Can We Talk About How Hard It Is to Find a Book Everyone Agrees On?
Okay, picture this: We are twenty minutes into a three-hour drive to visit the in-laws. Lucas (5) is kicking the back of my seat. Emma (7) is complaining that her iPad isn't charging because she broke the cable again. Baby Sophie is surprisingly asleep, which is the only thing keeping me from tucking and rolling out of the moving vehicle.
I needed a distraction. Not a screen. A distinct, auditory distraction that wouldn't make me want to drive into a ditch (looking at you, Kidz Bop).
I hit play on The Lightning Thief.
And then? Silence.
Actual, golden, glorious silence from the backseat. For ten minutes straight. Then, Lucas asks, "Wait, did the teacher turn into a monster?"
Ladies and gentlemen, we got 'em.
Greek Gods in Tracksuits (AKA the "Cool Mom" Mythology Lesson)
Here's the thing about Rick Riordan—he gets it. He understands that the best way to teach kids about Greek mythology isn't a dry textbook; it's putting the gods in tracksuits and having them run slightly sketchy businesses in Los Angeles.
The premise is just fun. Percy is a "troubled" kid (read: ADHD and dyslexia, which Riordan handles with so much grace it actually made me tear up a little) who finds out his dad is a Greek god. Suddenly, his learning differences are actually battle reflexes. As a mom, I love that reframing.
Emma is obsessed with the idea that the gods are walking around New York City. Lucas just likes the Minotaur fight. And honestly? I was totally invested. It's got that snappy, sarcastic tone that hits the sweet spot—funny enough for the kids, but clever enough that I'm not rolling my eyes in the front seat. Basically the literary equivalent of a Pixar movie.
Jesse Bernstein's Percy: The Good, The Bad, and The Whiny
Okay, so the narrator is Jesse Bernstein. I did a quick Google search while waiting in the pick-up line (multitasking!) and saw he won an AudioFile Earphones Award for this.
Does he deserve it? Mostly.
Here's the deal: He nails the sarcasm. Percy is twelve, and Bernstein captures that specific brand of pre-teen snark perfectly. He does great voices for the side characters—his Ares (the god of war) is genuinely intimidating, and he gives Grover (the satyr best friend) this nervous energy that really works.
But—and I'm saying this with love—his Percy voice can get a little... grating. At times, he sounds less like a hero-in-training and more like a sixteen-year-old whose mom just told him to take out the trash while he's gaming. It's a bit whiny. (My husband, who usually tunes out my audiobooks, actually paused his podcast to ask, "Why is that kid complaining so much?")

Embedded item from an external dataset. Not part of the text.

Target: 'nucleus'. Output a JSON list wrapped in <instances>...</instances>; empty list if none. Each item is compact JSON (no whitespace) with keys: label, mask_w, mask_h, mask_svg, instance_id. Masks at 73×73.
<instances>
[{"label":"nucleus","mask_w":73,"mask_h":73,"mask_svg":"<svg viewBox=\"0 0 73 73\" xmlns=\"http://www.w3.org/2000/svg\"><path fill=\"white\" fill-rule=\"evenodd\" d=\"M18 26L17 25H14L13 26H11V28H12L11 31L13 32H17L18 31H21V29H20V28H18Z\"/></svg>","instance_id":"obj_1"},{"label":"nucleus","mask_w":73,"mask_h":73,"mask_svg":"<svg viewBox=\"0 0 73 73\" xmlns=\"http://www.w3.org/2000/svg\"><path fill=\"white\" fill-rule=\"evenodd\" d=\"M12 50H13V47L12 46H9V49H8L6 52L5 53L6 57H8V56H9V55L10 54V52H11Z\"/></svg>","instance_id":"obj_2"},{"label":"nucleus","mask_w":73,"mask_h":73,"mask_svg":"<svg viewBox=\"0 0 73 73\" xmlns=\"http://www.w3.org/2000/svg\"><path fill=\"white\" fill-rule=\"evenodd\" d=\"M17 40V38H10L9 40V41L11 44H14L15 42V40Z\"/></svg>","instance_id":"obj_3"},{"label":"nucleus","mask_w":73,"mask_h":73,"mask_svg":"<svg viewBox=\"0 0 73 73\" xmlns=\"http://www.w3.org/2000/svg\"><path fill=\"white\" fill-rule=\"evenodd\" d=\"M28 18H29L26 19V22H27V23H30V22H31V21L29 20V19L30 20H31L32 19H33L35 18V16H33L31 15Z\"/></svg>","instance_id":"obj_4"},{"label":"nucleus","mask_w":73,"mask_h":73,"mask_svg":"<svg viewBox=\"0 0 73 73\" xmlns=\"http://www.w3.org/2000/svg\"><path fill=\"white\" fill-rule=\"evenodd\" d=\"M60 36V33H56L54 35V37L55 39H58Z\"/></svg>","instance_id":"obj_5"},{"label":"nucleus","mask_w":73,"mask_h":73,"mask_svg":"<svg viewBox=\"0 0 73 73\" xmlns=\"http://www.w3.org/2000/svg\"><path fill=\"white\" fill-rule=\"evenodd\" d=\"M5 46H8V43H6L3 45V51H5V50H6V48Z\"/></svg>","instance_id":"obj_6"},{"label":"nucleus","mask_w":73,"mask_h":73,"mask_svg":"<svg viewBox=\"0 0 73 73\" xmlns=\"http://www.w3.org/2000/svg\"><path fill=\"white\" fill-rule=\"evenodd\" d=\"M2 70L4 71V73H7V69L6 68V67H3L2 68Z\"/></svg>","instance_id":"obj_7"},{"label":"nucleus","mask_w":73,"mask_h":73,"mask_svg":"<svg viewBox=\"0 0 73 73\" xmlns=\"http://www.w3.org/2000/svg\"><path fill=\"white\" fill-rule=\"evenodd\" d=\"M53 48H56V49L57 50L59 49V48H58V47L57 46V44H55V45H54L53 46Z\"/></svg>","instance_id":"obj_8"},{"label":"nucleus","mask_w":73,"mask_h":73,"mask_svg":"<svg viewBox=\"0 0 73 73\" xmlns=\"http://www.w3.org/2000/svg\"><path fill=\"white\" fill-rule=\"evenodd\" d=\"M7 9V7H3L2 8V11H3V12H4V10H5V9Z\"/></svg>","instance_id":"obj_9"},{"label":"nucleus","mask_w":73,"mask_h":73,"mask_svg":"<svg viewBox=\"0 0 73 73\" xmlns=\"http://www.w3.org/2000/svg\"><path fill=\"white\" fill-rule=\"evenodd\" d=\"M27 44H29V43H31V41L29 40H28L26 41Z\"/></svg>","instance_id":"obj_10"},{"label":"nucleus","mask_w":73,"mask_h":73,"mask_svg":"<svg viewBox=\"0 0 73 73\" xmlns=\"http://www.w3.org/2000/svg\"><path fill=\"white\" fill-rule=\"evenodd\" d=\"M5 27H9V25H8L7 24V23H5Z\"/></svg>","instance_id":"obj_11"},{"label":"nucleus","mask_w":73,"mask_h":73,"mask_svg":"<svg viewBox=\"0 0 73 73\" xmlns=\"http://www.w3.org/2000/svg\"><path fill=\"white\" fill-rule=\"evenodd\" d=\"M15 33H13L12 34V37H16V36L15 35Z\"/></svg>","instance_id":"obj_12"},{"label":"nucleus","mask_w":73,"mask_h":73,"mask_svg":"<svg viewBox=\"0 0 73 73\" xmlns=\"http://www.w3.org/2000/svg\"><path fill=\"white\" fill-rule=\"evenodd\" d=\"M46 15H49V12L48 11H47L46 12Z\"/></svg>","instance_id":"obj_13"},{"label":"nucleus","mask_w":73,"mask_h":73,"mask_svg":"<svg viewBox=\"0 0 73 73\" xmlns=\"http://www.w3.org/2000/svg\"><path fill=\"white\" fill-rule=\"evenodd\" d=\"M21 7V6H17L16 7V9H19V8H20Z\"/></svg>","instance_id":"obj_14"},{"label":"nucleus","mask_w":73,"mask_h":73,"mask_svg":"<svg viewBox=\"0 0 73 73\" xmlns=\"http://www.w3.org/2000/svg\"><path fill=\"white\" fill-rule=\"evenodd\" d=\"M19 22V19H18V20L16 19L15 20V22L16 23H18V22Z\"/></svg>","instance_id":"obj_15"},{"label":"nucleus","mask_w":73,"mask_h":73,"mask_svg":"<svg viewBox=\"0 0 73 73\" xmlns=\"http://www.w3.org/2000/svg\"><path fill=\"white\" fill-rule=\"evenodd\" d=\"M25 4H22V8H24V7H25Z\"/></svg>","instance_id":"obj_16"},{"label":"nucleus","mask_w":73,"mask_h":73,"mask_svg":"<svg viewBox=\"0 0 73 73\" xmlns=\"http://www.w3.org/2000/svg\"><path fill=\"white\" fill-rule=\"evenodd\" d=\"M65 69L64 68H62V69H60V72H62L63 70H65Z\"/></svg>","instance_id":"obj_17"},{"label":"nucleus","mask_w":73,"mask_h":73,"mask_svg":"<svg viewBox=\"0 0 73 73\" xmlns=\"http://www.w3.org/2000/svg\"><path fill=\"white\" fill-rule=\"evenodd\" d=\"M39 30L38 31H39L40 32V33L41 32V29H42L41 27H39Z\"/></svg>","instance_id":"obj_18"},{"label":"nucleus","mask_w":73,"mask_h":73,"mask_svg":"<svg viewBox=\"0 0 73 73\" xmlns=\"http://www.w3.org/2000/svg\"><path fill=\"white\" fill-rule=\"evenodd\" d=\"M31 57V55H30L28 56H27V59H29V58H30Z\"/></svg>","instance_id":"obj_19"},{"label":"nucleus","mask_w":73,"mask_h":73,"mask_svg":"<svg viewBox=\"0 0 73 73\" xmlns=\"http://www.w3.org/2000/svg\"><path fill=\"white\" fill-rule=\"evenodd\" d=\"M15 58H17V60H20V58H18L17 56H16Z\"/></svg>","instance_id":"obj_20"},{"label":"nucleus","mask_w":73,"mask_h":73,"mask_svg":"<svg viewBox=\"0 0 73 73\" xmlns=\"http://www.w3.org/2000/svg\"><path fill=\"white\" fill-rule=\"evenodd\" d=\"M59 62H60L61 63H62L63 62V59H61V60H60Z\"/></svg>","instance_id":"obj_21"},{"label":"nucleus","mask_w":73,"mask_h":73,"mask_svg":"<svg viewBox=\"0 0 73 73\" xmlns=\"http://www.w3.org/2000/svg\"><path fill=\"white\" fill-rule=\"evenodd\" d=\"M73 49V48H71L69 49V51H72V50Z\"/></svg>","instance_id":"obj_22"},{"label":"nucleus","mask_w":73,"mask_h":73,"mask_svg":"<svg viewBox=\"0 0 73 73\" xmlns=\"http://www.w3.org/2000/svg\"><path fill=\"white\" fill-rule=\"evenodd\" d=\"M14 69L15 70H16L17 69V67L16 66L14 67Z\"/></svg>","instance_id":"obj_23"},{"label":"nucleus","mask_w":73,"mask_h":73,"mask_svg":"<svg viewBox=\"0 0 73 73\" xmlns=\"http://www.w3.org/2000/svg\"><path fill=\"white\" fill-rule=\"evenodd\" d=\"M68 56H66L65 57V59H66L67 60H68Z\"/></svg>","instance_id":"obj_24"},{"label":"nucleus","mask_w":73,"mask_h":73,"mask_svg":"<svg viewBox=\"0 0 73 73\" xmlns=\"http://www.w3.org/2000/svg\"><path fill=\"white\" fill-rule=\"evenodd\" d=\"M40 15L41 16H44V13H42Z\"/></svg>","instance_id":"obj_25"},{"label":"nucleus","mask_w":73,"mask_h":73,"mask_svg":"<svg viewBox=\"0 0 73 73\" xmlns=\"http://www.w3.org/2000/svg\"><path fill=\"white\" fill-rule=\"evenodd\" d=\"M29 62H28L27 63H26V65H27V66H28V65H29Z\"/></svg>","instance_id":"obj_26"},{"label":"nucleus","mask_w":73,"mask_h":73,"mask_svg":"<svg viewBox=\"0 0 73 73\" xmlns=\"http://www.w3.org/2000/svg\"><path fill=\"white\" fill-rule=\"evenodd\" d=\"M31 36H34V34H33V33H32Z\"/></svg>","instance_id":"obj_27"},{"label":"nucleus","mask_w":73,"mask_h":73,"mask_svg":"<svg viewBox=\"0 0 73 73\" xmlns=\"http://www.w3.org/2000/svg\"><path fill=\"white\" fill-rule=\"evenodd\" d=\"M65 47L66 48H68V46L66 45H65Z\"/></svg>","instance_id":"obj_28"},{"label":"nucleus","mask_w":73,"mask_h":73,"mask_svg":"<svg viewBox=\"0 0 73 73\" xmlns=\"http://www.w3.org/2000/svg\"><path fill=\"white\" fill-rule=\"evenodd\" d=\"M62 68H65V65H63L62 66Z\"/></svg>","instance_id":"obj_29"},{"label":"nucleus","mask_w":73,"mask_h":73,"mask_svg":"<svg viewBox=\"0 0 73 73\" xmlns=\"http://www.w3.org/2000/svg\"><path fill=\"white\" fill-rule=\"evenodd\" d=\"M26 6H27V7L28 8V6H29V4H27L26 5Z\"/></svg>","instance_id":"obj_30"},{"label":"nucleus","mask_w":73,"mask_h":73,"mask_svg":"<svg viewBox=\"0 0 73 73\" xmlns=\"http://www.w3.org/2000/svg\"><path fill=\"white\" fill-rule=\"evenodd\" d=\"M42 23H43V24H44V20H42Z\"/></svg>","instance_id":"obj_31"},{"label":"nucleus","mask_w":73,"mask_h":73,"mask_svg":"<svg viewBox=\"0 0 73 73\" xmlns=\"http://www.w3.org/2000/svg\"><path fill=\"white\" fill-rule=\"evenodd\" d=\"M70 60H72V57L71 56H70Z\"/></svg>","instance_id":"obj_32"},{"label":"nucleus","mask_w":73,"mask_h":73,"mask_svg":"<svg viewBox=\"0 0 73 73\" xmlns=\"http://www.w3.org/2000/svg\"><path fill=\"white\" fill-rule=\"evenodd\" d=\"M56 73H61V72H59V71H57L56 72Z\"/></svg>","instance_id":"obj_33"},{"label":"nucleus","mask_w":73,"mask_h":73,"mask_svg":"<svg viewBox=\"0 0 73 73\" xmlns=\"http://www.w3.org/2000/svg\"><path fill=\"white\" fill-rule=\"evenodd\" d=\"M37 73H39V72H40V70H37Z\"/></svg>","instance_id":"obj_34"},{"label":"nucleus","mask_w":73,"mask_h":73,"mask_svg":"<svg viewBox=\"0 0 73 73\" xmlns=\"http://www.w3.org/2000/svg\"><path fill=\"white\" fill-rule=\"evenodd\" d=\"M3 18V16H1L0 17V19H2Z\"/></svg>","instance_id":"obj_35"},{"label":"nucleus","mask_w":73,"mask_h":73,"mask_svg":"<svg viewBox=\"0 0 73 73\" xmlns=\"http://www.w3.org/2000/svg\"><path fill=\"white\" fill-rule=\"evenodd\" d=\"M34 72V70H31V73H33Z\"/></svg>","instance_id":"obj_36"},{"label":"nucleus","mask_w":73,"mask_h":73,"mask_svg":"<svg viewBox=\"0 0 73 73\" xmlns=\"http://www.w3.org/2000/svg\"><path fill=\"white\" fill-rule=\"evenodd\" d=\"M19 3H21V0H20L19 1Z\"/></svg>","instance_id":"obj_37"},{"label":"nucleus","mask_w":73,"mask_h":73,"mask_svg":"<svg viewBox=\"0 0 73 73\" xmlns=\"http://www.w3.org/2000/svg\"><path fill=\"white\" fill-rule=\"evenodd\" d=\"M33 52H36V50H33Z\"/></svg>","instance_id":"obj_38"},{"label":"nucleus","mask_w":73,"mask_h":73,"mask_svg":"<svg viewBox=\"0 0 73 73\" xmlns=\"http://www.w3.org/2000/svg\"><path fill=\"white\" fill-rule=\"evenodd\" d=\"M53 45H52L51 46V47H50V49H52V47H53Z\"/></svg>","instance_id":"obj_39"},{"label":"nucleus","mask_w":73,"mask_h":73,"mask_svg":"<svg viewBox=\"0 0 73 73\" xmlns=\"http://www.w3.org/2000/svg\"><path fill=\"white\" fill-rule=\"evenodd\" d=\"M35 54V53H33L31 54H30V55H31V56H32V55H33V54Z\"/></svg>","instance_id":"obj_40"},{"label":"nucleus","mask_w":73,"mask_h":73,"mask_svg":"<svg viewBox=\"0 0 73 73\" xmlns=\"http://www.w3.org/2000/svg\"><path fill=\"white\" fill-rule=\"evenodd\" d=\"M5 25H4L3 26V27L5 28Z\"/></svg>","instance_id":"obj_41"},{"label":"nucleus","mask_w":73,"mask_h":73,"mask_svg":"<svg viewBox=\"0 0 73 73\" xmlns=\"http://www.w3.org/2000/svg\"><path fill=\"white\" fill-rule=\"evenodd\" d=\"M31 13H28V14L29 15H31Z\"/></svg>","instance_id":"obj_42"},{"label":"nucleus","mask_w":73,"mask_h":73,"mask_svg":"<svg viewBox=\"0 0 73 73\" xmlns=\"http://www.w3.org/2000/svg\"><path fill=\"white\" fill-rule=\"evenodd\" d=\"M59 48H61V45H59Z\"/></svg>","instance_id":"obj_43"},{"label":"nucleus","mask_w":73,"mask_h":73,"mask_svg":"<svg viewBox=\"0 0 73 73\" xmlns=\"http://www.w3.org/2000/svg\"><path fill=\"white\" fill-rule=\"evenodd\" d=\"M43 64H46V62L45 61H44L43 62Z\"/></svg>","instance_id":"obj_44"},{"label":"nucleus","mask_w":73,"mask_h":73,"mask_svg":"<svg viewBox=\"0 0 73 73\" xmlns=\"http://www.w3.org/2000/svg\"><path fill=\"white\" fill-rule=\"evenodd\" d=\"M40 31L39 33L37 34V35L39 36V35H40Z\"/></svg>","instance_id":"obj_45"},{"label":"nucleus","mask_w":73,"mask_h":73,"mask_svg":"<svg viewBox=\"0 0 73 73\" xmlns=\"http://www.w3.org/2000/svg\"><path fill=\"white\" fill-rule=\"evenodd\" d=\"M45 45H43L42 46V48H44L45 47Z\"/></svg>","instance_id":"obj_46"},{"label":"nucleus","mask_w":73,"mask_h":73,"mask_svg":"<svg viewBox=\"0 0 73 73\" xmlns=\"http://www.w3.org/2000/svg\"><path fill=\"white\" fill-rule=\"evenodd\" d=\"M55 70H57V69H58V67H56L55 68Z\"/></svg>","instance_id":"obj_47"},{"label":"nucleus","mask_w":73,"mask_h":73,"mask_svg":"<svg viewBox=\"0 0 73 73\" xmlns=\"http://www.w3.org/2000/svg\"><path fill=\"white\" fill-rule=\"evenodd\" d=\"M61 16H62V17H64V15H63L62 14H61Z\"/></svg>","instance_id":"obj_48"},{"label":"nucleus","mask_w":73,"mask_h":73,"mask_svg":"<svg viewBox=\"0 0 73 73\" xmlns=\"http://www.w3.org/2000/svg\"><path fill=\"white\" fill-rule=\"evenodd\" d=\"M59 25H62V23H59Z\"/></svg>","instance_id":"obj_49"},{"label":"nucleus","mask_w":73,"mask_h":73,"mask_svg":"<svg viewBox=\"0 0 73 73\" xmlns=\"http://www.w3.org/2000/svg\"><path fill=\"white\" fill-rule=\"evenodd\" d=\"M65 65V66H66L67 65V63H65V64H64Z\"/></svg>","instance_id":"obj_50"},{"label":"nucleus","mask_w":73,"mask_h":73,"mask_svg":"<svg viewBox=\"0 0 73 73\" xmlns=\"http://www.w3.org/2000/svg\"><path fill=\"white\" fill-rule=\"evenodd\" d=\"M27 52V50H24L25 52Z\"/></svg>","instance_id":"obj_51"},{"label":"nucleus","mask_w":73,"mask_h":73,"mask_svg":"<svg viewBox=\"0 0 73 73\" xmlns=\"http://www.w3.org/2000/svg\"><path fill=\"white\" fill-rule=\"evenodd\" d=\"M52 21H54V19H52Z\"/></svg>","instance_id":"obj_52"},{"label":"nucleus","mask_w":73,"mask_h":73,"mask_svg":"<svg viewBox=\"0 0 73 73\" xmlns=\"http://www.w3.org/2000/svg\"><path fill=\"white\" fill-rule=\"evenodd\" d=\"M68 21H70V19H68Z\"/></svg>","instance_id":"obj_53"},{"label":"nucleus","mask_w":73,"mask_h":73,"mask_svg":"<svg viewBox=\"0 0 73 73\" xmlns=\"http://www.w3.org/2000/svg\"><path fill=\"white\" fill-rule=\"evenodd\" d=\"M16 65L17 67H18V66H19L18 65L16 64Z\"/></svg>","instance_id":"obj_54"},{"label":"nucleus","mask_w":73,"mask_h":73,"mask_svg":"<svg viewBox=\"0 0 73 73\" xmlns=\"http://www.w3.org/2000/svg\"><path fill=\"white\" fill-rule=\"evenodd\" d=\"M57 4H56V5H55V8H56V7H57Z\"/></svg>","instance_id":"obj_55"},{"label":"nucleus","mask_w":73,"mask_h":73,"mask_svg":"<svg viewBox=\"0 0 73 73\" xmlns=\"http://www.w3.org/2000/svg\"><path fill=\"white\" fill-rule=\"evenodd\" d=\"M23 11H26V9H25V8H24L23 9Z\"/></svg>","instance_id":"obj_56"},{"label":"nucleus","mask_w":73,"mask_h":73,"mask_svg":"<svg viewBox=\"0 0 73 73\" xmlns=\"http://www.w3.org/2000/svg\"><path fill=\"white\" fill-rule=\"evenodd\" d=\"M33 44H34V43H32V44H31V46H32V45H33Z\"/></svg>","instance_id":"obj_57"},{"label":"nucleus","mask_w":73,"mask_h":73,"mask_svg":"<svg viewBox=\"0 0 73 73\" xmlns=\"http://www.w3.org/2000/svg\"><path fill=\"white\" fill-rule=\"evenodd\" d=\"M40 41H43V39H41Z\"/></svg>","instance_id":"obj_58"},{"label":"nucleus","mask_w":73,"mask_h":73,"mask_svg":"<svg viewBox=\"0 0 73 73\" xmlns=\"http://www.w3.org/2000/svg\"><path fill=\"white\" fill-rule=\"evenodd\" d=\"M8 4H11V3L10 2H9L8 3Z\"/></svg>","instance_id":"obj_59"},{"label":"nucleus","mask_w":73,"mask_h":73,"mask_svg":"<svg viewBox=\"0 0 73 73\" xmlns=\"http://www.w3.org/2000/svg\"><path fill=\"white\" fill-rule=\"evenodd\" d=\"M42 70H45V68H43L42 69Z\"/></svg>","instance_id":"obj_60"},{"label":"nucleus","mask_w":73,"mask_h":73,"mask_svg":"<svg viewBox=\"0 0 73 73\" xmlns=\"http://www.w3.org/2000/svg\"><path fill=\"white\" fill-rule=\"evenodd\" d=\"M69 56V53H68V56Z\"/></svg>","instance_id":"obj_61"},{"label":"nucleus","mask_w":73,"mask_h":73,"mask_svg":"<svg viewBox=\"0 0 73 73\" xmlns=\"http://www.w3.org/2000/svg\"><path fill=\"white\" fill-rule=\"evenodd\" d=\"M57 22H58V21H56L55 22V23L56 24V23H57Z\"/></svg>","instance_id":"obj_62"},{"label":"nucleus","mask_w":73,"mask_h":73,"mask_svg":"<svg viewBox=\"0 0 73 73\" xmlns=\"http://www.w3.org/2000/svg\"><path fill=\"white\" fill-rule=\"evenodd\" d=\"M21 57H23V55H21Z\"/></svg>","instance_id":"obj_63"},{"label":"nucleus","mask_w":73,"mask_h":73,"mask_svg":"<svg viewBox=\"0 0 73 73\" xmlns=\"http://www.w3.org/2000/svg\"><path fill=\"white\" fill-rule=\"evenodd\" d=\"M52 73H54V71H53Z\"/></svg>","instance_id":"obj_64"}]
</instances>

Also, just a heads up: the pacing can be uneven. There were moments where I felt like he was reading a grocery list, and then suddenly we're fighting Medusa and the energy spikes.
Pro Tip: Speed this baby up. I listened at 1.25x speed, and it smoothed out a lot of the "whine" factor and kept the pacing tight. At 1.0x, it dragged. At 1.25x? We were cruising. Bernstein also narrates Battle of the Labyrinth, and I'm curious if his pacing evens out by book four or if I'll be living at 1.25x forever.
Is It Too Scary for the Little Ones?
This was my biggest worry with Lucas being five. There are monsters. People (and cows) get vaporized. There is a very tense moment with a Chimera.
But because the tone is so humorous and Percy is so nonchalant about the absurdity of his life, it takes the edge off the scary bits. It's not dark-scary; it's adventure-scary. Lucas was fine. Actually, he was more than fine—he's currently in the backyard with a stick "fighting the Minotaur" (the dog).
If your kid is super sensitive to monsters or peril, maybe save this for the 8+ crowd. Sophie (2) slept through the first half and ignored the second half, so she's neutral on the matter.
The Verdict
Is it a perfect performance? No. The narration has some quirks that might bug you if you're super picky about voices.
But did it keep two squirmy kids and one exhausted mother entertained for a ten-hour audiobook? Yes. Absolutely yes.
It's funny, it's smart, and it sparked a conversation with Emma about Athena and Poseidon that lasted through dinner. Any book that can survive being paused 47 times for potty breaks and snack demands—and still make sense when you hit play—is a winner in my book.
Who should listen: Families with kids roughly 7-12, parents desperate for road trip sanity, and anyone who wants mythology without the textbook. Who should skip: If you can't handle a slightly whiny narrator voice (even at 1.25x speed) or your little one gets genuinely scared by monster fights, maybe wait a year or two.